The last of the paper charts, and the memories that go with them
It was a quarter of a century ago but it seems like yesterday.
We were 50 miles into a 120-mile overnight passage bound north by northeast. Our homeport lights had fallen below the horizon so on this cloudy, moonless and windy night and, apart from one southbound freighter, we were alone in the dark.
I was plotting our position every hour on paper charts. The wind speed and direction had been steady, so we were fetching the rhumbline: prior positions predictably dotting the course on the chart. However, conditions had started to change shortly after 1 a.m. The breeze backed unexpectedly and increased from 12 to 15 knots, and with a forecast predicting heavier winds and waves on the nose to come, we had taken the lift and headed more north than east, so that we might still make the course later.
But at 2 a.m., when the LORAN-C coordinates pointed my navigational protractor to a position eight miles west of the rhumbline, the giant error seemed barely plausible. Had we added many miles and hours to our passage unnecessarily? Still, I drew a dot, recorded latitude and longitude, wave state, Beaufort scale, and made a note to check my work again at 3 a.m. On deck, the crew agreed that we should wait another hour before changing course again. The boat was happy, the sailing was spirited. A rough idea of location was good enough.
Indeed, LORAN-C and the protractor are but distant memories for the chronologically gifted, and the paper chart will soon be too. The NOAA recently announced that electronic navigation has officially won the war and traditional paper charts will be phased out by 2024 (custom printable charts will be available). We will all use screens and satellites to know our exact position from now on. No need to even carry a pencil.
And while the convenience, accuracy and efficiency of digital sailing is unquestionable, its greatest disadvantage, in my view, is its ephemerality. We remember things when we write them down. It’s much more difficult to recall what we see on a screen.
Case in point: Last summer I was determined to download and store the XML files from our GPS and chartplotter. The system saves location data continuously and if one develops good file management habits, it is possible to carve up the tracks to represent legs of a voyage, weekends on the water, or individual windward-leeward course races. So I religiously saved the files so that they might be imported into Google Earth later. I sent some to myself via email, some landed on a USB stick and others on a file-sharing server.

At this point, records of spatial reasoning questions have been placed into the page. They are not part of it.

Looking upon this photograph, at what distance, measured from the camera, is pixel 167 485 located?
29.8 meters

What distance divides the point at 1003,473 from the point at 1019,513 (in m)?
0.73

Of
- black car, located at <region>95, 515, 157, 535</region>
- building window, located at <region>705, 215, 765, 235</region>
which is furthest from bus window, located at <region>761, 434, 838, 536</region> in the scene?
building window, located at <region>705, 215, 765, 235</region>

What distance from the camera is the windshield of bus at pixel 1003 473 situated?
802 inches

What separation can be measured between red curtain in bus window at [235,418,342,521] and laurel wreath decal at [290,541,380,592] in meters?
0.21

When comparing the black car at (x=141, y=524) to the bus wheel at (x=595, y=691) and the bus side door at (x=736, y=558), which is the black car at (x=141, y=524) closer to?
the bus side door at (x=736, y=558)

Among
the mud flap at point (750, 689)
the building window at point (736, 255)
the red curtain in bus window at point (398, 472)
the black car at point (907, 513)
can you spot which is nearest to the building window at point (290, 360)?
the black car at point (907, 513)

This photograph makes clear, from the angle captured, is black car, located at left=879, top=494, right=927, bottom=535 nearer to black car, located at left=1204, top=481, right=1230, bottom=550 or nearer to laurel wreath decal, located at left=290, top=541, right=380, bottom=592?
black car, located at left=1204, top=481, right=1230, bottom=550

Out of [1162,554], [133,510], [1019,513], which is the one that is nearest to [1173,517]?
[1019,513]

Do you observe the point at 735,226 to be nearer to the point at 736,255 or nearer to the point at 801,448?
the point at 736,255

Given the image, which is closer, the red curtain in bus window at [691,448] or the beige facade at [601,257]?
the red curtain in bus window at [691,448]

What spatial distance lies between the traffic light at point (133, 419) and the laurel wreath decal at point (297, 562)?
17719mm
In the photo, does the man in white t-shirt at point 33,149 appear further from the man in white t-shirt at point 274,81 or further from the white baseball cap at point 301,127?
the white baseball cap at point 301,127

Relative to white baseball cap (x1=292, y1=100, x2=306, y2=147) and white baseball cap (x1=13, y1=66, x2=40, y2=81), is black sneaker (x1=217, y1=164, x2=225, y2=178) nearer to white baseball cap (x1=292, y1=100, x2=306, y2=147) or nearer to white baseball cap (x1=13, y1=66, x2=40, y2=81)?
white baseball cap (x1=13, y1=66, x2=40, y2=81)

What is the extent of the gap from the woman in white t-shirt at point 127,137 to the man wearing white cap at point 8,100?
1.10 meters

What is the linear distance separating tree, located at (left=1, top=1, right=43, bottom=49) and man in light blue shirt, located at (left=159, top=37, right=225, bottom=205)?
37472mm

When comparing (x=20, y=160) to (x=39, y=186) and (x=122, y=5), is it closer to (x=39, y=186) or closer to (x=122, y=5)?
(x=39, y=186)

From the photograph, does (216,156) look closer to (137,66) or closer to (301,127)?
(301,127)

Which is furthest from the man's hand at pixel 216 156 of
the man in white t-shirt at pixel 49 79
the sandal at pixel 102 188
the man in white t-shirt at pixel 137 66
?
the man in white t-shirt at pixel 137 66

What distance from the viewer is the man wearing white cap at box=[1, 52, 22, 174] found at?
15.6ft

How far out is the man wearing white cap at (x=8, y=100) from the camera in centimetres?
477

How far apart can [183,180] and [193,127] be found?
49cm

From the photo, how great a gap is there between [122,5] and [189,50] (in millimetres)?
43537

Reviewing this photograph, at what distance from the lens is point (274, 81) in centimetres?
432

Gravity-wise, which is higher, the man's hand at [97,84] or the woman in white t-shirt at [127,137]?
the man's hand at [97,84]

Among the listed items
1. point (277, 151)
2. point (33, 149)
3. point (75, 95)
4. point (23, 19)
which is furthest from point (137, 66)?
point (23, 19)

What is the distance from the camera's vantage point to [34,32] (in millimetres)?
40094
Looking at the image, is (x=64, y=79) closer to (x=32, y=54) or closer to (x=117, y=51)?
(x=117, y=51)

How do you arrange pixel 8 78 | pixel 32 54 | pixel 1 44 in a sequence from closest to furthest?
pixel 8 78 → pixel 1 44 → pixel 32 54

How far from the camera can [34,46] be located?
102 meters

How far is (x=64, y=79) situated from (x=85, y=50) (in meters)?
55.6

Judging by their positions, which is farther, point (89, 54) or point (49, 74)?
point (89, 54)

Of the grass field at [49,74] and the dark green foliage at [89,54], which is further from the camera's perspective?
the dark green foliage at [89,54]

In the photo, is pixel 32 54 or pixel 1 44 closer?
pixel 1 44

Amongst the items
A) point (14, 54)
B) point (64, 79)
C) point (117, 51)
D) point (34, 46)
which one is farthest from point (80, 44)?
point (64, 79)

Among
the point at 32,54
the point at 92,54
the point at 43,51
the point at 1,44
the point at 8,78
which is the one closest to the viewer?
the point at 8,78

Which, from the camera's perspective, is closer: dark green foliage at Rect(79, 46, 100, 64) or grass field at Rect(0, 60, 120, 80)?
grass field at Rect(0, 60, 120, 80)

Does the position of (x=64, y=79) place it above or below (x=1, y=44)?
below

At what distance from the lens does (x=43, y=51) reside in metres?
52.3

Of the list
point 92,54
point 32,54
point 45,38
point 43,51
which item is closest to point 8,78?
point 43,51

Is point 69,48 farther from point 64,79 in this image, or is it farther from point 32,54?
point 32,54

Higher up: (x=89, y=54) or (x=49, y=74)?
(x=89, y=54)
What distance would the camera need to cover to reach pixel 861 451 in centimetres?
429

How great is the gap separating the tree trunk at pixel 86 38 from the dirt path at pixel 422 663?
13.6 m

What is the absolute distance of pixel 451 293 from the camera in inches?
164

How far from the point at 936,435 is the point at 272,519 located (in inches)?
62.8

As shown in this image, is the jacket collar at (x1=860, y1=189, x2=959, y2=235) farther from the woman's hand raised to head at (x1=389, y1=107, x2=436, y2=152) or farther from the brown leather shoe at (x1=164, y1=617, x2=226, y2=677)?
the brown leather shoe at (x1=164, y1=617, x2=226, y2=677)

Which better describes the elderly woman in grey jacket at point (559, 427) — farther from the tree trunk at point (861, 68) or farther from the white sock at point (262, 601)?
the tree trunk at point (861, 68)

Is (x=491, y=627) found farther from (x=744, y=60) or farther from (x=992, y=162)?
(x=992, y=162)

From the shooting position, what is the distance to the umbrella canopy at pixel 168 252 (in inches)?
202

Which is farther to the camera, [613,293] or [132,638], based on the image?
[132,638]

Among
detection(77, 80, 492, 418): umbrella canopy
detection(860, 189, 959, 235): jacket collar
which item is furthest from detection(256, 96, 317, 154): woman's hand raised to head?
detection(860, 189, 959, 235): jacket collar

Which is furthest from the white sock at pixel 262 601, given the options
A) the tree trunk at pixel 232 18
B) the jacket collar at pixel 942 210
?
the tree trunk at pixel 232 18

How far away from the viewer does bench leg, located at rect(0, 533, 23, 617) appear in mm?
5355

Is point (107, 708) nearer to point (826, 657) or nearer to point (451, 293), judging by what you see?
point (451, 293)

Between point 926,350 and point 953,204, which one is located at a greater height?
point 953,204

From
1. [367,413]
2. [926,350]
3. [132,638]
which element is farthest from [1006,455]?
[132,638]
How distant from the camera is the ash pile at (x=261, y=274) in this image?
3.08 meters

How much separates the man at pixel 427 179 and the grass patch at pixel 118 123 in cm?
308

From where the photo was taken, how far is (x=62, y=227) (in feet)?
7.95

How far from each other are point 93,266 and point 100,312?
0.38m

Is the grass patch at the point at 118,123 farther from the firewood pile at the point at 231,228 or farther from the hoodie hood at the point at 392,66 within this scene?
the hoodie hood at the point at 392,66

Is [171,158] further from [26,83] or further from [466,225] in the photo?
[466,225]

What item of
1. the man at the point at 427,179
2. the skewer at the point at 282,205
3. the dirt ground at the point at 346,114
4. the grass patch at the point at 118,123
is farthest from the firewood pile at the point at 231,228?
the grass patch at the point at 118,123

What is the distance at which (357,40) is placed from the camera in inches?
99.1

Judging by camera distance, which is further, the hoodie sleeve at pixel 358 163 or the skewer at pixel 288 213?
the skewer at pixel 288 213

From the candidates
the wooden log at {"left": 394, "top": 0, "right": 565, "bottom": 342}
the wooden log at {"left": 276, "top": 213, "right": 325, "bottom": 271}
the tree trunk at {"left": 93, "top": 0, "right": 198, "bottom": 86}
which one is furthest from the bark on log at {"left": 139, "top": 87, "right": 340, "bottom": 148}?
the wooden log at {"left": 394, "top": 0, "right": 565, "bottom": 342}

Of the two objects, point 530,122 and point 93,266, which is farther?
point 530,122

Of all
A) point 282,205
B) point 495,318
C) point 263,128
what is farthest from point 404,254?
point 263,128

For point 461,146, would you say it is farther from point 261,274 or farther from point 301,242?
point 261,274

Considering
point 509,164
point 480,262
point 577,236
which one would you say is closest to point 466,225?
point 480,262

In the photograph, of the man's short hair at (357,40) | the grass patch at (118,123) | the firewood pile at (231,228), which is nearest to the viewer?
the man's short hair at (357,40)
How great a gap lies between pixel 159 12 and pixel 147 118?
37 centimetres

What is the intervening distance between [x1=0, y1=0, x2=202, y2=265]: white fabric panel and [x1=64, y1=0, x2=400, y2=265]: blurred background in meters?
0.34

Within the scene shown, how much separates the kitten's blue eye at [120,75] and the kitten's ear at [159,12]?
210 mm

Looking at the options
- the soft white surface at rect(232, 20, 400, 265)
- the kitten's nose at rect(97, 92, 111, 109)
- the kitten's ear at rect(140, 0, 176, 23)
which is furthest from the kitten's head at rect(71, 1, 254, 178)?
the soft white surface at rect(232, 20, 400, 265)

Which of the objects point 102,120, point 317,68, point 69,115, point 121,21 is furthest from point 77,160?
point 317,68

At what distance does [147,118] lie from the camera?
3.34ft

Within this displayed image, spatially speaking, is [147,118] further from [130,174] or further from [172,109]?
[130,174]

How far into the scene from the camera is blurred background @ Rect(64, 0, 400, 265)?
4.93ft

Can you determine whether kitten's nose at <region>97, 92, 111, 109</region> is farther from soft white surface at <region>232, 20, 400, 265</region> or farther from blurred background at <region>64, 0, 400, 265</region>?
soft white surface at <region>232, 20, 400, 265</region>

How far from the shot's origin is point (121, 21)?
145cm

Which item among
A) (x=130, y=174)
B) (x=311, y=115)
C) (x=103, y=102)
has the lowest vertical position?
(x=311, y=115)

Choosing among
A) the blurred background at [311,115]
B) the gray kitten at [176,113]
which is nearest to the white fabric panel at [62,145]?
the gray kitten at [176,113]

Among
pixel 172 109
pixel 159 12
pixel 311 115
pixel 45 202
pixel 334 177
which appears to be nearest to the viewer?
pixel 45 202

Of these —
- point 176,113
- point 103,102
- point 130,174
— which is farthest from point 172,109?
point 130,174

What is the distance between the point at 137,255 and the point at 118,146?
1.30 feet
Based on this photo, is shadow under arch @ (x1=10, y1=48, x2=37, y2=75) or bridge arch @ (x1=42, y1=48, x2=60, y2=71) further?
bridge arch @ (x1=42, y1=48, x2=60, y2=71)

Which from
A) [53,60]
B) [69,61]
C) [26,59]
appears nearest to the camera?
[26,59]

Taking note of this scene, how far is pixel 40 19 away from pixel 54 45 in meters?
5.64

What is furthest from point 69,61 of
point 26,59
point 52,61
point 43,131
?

Once assembled, the data would become a visual version of my beloved logbooks. I imagined myriad ways in which the resulting maps might be used. I could text screenshots to newbies as a way of showing them where they went on their first sailing trip; our racing crew could reconstruct tactics—like footballers with touchscreens on the sidelines—to adjust our game plan and improve performance; we could combine maps with selfies to create Instagram collages of our adventures.
Best laid plans.
Now I’ve got files stashed throughout the cloud and only cloudy memories of the sailing we did last season.
But I vividly recall heading below at 3 a.m. 25 years ago to get another fix, plot it on my paper chart and make another entry in the log. I took special care to transpose the coordinates reported by the LORAN-C receiver and when my dividers landed on a position that was just three-tenths of a mile left of the original rhumbline, I was relieved to have resolved my prior mistake. I drew an “X” through the earlier fix and made a note to re-confirm the correction at 4 a.m., which I did. Later that day, we arrived safely and on time and toasted the passage and the start of an unforgettable cruise.
We still religiously carry our tattered paper charts whenever we go offshore. So every spring, I am privileged to relive the details of the night — a long time ago — when I swapped two digits of latitude, and then I drew a dot, a circle, and finally an “X” in pencil on our priceless, memory-making paper charts.